Si pour certains, cette décision fait la promotion de l’égalité de chances entre garçons et filles, par contre, d’autres redoutent que la mesure encourage l’immoralité à l’école.

“(I) Est-ce qu’on a pris en compte le congé de maternité dans cette décision ? Si une élève tombe enceinte, le congé de maternité est de 14 semaines. Pendant ce temps, elle ne sera pas à l’école. Alors, comment va-t-elle rattraper les cours ? Est-ce qu’on prévoit même des salles d’allaitement dans les écoles pour les jeunes mères ? (II) Certes, la fille est une victime, et la décision de lui permettre de rester à l’école peut sembler positive. Mais en réalité, cela soulève de nombreuses questions. Une grossesse, normalement, devrait obliger la fille à rester à la maison, même sans intervention de l’école. (III) C’est une décision qui pourrait encourager certains enfants à adopter un comportement irresponsable. Autoriser une fille enceinte à continuer ses études, c’est comme envoyer un message permissif aux autres élèves.  (IV) Personnellement, je trouve que c’est une décision irréfléchie. Un parent ne peut pas soutenir une mesure aussi aléatoire, car elle risque de compromettre l’éducation des enfants”, ont-ils opiné. 
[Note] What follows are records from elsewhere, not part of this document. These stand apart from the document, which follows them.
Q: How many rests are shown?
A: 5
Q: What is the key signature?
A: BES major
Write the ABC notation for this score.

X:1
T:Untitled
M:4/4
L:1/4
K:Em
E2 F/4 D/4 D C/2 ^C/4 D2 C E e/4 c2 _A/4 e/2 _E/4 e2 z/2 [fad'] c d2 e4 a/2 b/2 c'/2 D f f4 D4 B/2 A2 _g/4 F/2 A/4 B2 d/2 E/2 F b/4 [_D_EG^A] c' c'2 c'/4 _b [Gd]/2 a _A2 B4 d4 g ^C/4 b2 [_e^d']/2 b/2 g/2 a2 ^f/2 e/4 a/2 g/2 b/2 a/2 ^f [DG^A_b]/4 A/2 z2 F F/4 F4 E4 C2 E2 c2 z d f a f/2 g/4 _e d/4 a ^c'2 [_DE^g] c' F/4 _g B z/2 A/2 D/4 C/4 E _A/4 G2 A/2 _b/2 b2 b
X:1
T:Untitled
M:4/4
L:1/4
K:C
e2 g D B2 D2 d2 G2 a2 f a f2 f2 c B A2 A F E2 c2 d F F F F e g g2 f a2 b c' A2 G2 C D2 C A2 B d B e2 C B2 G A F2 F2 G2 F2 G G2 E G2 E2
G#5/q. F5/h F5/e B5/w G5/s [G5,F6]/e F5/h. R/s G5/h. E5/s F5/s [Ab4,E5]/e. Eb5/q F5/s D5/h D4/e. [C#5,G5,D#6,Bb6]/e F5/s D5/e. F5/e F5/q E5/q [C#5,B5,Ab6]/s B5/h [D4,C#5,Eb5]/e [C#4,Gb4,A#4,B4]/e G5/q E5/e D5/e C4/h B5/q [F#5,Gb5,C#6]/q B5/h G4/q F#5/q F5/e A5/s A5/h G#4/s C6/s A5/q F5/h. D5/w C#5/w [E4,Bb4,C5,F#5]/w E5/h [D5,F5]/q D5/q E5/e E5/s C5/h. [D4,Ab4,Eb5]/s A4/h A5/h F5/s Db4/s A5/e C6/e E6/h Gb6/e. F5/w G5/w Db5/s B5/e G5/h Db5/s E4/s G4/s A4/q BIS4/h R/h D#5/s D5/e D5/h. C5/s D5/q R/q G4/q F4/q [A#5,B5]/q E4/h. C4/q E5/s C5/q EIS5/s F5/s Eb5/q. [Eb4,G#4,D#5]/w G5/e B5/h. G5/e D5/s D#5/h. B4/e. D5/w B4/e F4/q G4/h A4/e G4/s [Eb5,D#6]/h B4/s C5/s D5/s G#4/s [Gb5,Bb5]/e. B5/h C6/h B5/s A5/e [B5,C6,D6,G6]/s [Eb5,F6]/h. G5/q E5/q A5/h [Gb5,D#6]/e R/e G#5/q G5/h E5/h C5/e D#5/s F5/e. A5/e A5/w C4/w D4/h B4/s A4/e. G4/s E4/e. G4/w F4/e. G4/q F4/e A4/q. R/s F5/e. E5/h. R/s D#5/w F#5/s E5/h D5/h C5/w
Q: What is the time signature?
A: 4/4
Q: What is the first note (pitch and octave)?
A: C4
Le ministre de la communication et des médias, Patrick Muyaya, a pris position du maintien des filles enceintes à l’école, estimant qu’il s’agit d’une responsabilité collective et sociétale. Le porte-parole du gouvernement congolais s’est exprimé ainsi mercredi 16 juillet à Kinshasa, lors d’une journée de socialisation de l’agenda Femme, paix et sécurité organisée par ONU-femmes et l’ambassade de Norvège. Cette précision du ministre Muyaya vise à répondre à la polémique qui suscite sur les réseaux sociaux des réactions face à la décision du Secrétaire général a.i du ministère de l’Éducation nationale et nouvelle citoyenneté.